Will gift tax be levied on family living expenses?

Gift tax is generally levied when property is received free of charge. By the way, since receiving living expenses or educational expenses from a spouse or parent is also received at no cost, is gift tax levied?

The tax law stipulates that living expenses and education expenses that are recognized as a social norm are property that is not subject to gift tax. In other words, gift tax may not be levied on the amount recognized by social conventions among family living expenses and education expenses.

However, it is not necessary to pay gift tax on all family living expenses and education expenses.

First, living expenses or education expenses for which gift tax is not levied must be paid while they are obligated to support the civil law. In principle, parents have the duty to support their children, and if the parents are capable of supporting them, grandparents have no obligation to support them.

Accordingly, the National Tax Service considered that gift tax was levied on grandfather’s payment of student money to grandchildren. In the same way, the Tax Tribunal judged that a gift taxable property if a grandfather provided a large amount of support for kindergarten expenses for his grandson. This is because if the parents have the ability to support, the grandfather has no obligation to support.

In addition, in the case of paying living expenses and child education expenses to a divorced husband, it was judged that a divorced couple could be subject to gift tax because there is no obligation to support them under civil law.

In addition, the gift tax is not levied only when the family living expenses or educational expenses are donated whenever necessary and used directly for the purpose.

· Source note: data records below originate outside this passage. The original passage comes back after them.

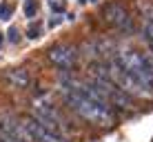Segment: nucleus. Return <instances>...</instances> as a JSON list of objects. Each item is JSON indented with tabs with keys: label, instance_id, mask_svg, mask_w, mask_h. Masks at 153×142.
Returning <instances> with one entry per match:
<instances>
[{
	"label": "nucleus",
	"instance_id": "nucleus-1",
	"mask_svg": "<svg viewBox=\"0 0 153 142\" xmlns=\"http://www.w3.org/2000/svg\"><path fill=\"white\" fill-rule=\"evenodd\" d=\"M62 96H65V100L69 102V107L80 115V118L98 124V127H109V124H111V120H113L111 111L104 109L102 104L96 102L93 98H89L87 93L78 91V89H73V87H65L62 85Z\"/></svg>",
	"mask_w": 153,
	"mask_h": 142
},
{
	"label": "nucleus",
	"instance_id": "nucleus-8",
	"mask_svg": "<svg viewBox=\"0 0 153 142\" xmlns=\"http://www.w3.org/2000/svg\"><path fill=\"white\" fill-rule=\"evenodd\" d=\"M4 82H7L9 87H13V89H25V87H29V82H31V78H29V71H25V69H9V71H4Z\"/></svg>",
	"mask_w": 153,
	"mask_h": 142
},
{
	"label": "nucleus",
	"instance_id": "nucleus-5",
	"mask_svg": "<svg viewBox=\"0 0 153 142\" xmlns=\"http://www.w3.org/2000/svg\"><path fill=\"white\" fill-rule=\"evenodd\" d=\"M22 122H25V127H27L29 135L33 138V142H69L62 133H58V131L49 129L45 122H40L36 115H31V118H25Z\"/></svg>",
	"mask_w": 153,
	"mask_h": 142
},
{
	"label": "nucleus",
	"instance_id": "nucleus-3",
	"mask_svg": "<svg viewBox=\"0 0 153 142\" xmlns=\"http://www.w3.org/2000/svg\"><path fill=\"white\" fill-rule=\"evenodd\" d=\"M118 56H120V60L124 62L126 69L133 73V76L138 78V80H140L146 89H151V91H153V71H151V67L146 65L144 54H138V51L129 49V51H122V54H118Z\"/></svg>",
	"mask_w": 153,
	"mask_h": 142
},
{
	"label": "nucleus",
	"instance_id": "nucleus-19",
	"mask_svg": "<svg viewBox=\"0 0 153 142\" xmlns=\"http://www.w3.org/2000/svg\"><path fill=\"white\" fill-rule=\"evenodd\" d=\"M82 2H89V0H82Z\"/></svg>",
	"mask_w": 153,
	"mask_h": 142
},
{
	"label": "nucleus",
	"instance_id": "nucleus-9",
	"mask_svg": "<svg viewBox=\"0 0 153 142\" xmlns=\"http://www.w3.org/2000/svg\"><path fill=\"white\" fill-rule=\"evenodd\" d=\"M135 4H138L144 22H153V2H151V0H138Z\"/></svg>",
	"mask_w": 153,
	"mask_h": 142
},
{
	"label": "nucleus",
	"instance_id": "nucleus-4",
	"mask_svg": "<svg viewBox=\"0 0 153 142\" xmlns=\"http://www.w3.org/2000/svg\"><path fill=\"white\" fill-rule=\"evenodd\" d=\"M33 115L40 120V122H45L49 129H53L58 131V133H65V118H62L60 113H58V109H56V104L51 102L47 96H40L38 100H33Z\"/></svg>",
	"mask_w": 153,
	"mask_h": 142
},
{
	"label": "nucleus",
	"instance_id": "nucleus-12",
	"mask_svg": "<svg viewBox=\"0 0 153 142\" xmlns=\"http://www.w3.org/2000/svg\"><path fill=\"white\" fill-rule=\"evenodd\" d=\"M7 36H9V40H11V42H20V31H18V27H11Z\"/></svg>",
	"mask_w": 153,
	"mask_h": 142
},
{
	"label": "nucleus",
	"instance_id": "nucleus-14",
	"mask_svg": "<svg viewBox=\"0 0 153 142\" xmlns=\"http://www.w3.org/2000/svg\"><path fill=\"white\" fill-rule=\"evenodd\" d=\"M29 38L31 40L40 38V27H38V25H31V27H29Z\"/></svg>",
	"mask_w": 153,
	"mask_h": 142
},
{
	"label": "nucleus",
	"instance_id": "nucleus-2",
	"mask_svg": "<svg viewBox=\"0 0 153 142\" xmlns=\"http://www.w3.org/2000/svg\"><path fill=\"white\" fill-rule=\"evenodd\" d=\"M107 67H109V73H111V78L115 80V85H118L120 89H124L129 96H133V98H146V100L153 98V91H151V89H146V87L138 80V78L133 76V73L126 69L124 62L120 60L118 54L113 56L111 62H107Z\"/></svg>",
	"mask_w": 153,
	"mask_h": 142
},
{
	"label": "nucleus",
	"instance_id": "nucleus-16",
	"mask_svg": "<svg viewBox=\"0 0 153 142\" xmlns=\"http://www.w3.org/2000/svg\"><path fill=\"white\" fill-rule=\"evenodd\" d=\"M144 60H146V65H149V67H151V71H153V49L144 54Z\"/></svg>",
	"mask_w": 153,
	"mask_h": 142
},
{
	"label": "nucleus",
	"instance_id": "nucleus-18",
	"mask_svg": "<svg viewBox=\"0 0 153 142\" xmlns=\"http://www.w3.org/2000/svg\"><path fill=\"white\" fill-rule=\"evenodd\" d=\"M2 42H4V33H0V47H2Z\"/></svg>",
	"mask_w": 153,
	"mask_h": 142
},
{
	"label": "nucleus",
	"instance_id": "nucleus-6",
	"mask_svg": "<svg viewBox=\"0 0 153 142\" xmlns=\"http://www.w3.org/2000/svg\"><path fill=\"white\" fill-rule=\"evenodd\" d=\"M102 16H104V22L113 25V27H118V29H124V31H133V22H131V18H129V11H126L122 4L111 2L102 11Z\"/></svg>",
	"mask_w": 153,
	"mask_h": 142
},
{
	"label": "nucleus",
	"instance_id": "nucleus-15",
	"mask_svg": "<svg viewBox=\"0 0 153 142\" xmlns=\"http://www.w3.org/2000/svg\"><path fill=\"white\" fill-rule=\"evenodd\" d=\"M49 7L53 9V11H62V9H65V7H62V2H60V0H49Z\"/></svg>",
	"mask_w": 153,
	"mask_h": 142
},
{
	"label": "nucleus",
	"instance_id": "nucleus-7",
	"mask_svg": "<svg viewBox=\"0 0 153 142\" xmlns=\"http://www.w3.org/2000/svg\"><path fill=\"white\" fill-rule=\"evenodd\" d=\"M49 60L53 62L58 69H71L78 60V54L69 45H58L53 49H49Z\"/></svg>",
	"mask_w": 153,
	"mask_h": 142
},
{
	"label": "nucleus",
	"instance_id": "nucleus-11",
	"mask_svg": "<svg viewBox=\"0 0 153 142\" xmlns=\"http://www.w3.org/2000/svg\"><path fill=\"white\" fill-rule=\"evenodd\" d=\"M36 11H38V2H36V0H25V13H27L29 18H33Z\"/></svg>",
	"mask_w": 153,
	"mask_h": 142
},
{
	"label": "nucleus",
	"instance_id": "nucleus-10",
	"mask_svg": "<svg viewBox=\"0 0 153 142\" xmlns=\"http://www.w3.org/2000/svg\"><path fill=\"white\" fill-rule=\"evenodd\" d=\"M11 16H13V4L11 2H7V0H2L0 2V20H11Z\"/></svg>",
	"mask_w": 153,
	"mask_h": 142
},
{
	"label": "nucleus",
	"instance_id": "nucleus-13",
	"mask_svg": "<svg viewBox=\"0 0 153 142\" xmlns=\"http://www.w3.org/2000/svg\"><path fill=\"white\" fill-rule=\"evenodd\" d=\"M0 142H18V140H16L13 135H9L7 131H4L2 127H0Z\"/></svg>",
	"mask_w": 153,
	"mask_h": 142
},
{
	"label": "nucleus",
	"instance_id": "nucleus-17",
	"mask_svg": "<svg viewBox=\"0 0 153 142\" xmlns=\"http://www.w3.org/2000/svg\"><path fill=\"white\" fill-rule=\"evenodd\" d=\"M58 22H60V20H58V16H56V18H51V20H49V27H56Z\"/></svg>",
	"mask_w": 153,
	"mask_h": 142
}]
</instances>
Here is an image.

Even if it is money received in the name of living expenses or education expenses, gift tax may be levied if the money is not used accordingly and is used for periodic deposits or savings, or for acquiring money for housing or land.

For example, if a child receives money in the name of college tuition or in the name of living expenses from a spouse and actually uses it as an apartment acquisition fund, gift tax is levied.

In addition, since living expenses and education expenses must be within the range recognized by social conventions, gift tax may be levied if the amount is excessive.

There is no single standard for the amount recognized by social convention, and it is judged by comprehensively considering various circumstances such as the relationship between the donor and the recipient, occupation, age, income, and property.

If the child or the child’s spouse already has enough income or wealth, but the parent gives excessive or unnecessary living expenses and study expenses, this may be judged as subject to gift tax.

A problem in this regard is the frequent bank transfer of funds between couples.

A Supreme Court precedent ruled that there may be various reasons, such as the convenience of family life and payment of living expenses, in addition to the gift between the couple. Therefore, the fact of the gift is not immediately presumed by the fact of account transfer alone.

However, in the case of tax audit, if there are many details of account transfers between couples in the past and the accumulated amount is large, it is often necessary to explain this, so it is necessary to be careful.

As mentioned above, even if money is given in the name of living expenses and education expenses between families, not all gifts are tax-free. Therefore, it is better to use the gifted property deduction system if you donate more than general living expenses or education expenses to your family.

For 10 years, the gift tax is deducted from the gift tax of 600 million won for spouses, 50 million won for adult children, and 20 million won for minor children. You can consider it.

In addition, if you are considering a large gift, it is better to get an expert review of the gift plan in advance.